Cercartetus concinnus has XY/XX sex determination and a diploid number (2n) of 14 chromosomes (Martin and Hayman 1967; McKay 1984; Rofe and Hayman 1985). It has been suggested that the population of C. concinnus in New South Wales may be genetically distinct from nearby Victorian populations ( New South Wales National Parks and Wildlife Service 2001). However, a number of recent molecular analyses (mitochondrial DNA [mtDNA] ND2 gene [Osborne and Christidis 2002] and mtDNA ND4 gene [ Pestell et al. 2008]) found,1% sequence divergence among samples from widely distributed populations. This casts doubt on any special genetic significance of the New South Wales population, and also that C. concinnus represents a single monophyletic group across its range (see also subspecific dichotomy in Nomenclatural Notes above). C. concinnus has a sister relationship with C. nanus (Osborne and Christidis 2002) , and probably diverged in the late Miocene about 8 million years before present ( Pestell et al. 2008).

CONSERVATION

The species is listed as ‘‘Least concern, Lower risk’’ by the International Union for the Conservation of Nature and Natural Resources (2006), and is not listed as a threatened species federally in Australia or in state-based legislation in Western Australia, South Australia, or Victoria ( Tulloch 2004). However, in New South Wales, Cercartetus concinnus is listed as endangered ( Kavanagh 2004; New South Wales National Parks and Wildlife Service 2001; New South Wales Scientific Committee 1997). In this state, C. concinnus is threatened by vegetation clearing, the reduction of food sources by livestock overgrazing, inappropriate fire regimes, and introduced predators (i.e., feral cats and foxes— New South Wales National Parks and Wildlife Service 2001; New South Wales Scientific Committee 1997; Rose 1995; Tulloch 2004).

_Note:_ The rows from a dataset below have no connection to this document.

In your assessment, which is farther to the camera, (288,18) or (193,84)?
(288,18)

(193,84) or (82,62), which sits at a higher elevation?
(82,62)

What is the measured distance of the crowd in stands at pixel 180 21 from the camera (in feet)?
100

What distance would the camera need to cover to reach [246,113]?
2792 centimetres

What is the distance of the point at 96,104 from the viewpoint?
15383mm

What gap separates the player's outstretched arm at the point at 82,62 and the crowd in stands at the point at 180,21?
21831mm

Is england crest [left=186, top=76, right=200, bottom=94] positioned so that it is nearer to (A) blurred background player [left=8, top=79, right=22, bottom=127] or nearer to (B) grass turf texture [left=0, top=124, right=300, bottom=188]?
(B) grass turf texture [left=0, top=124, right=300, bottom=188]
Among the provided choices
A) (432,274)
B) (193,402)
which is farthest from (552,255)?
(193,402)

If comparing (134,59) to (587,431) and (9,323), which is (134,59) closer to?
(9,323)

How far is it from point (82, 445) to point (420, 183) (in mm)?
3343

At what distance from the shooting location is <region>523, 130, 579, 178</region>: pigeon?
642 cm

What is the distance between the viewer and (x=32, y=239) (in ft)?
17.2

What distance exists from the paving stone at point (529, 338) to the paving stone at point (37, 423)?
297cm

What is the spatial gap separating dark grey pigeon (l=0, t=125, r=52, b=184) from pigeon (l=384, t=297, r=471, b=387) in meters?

Potentially, the harvesting of nectar and pollen by commercial honeybees also could have a detrimental impact on populations of C. concinnus , although this has been little studied ( Paton 1999).

A few informal assessments of its conservation status in specific areas are available in the literature, and for its range in Western Australia these include that it is ‘‘common’’ ( Baynes 1970; Glauert 1933) or ‘‘stable’’ (Burbidge and McKenzie 1989). However, in the Western Australian wheat-belt C. concinnus is reportedly ‘‘rare’’ ( Kitchener et al. 1980). In most of its South Australian range, C. concinnus is considered ‘‘common’’ ( Aitken 1983; Carthew 2004; Robinson and Armstrong 1999; Watts 1990; Watts and Ling 1985), except for Brookfield Conservation Park where it is ‘‘rare’’ ( Goonan et al. 1993). In the mallee of northwestern Victoria, C. concinnus is ‘‘common’’ to ‘‘uncommon’’ (Bennett and Lumsden 1995; Bennett et al. 1989; Robertson et al. 1989; van der Ree et al. 2004). However, a southward contraction at the northern end of its geographic range in Victoria has been noted (Bennett and Lumsden 1995).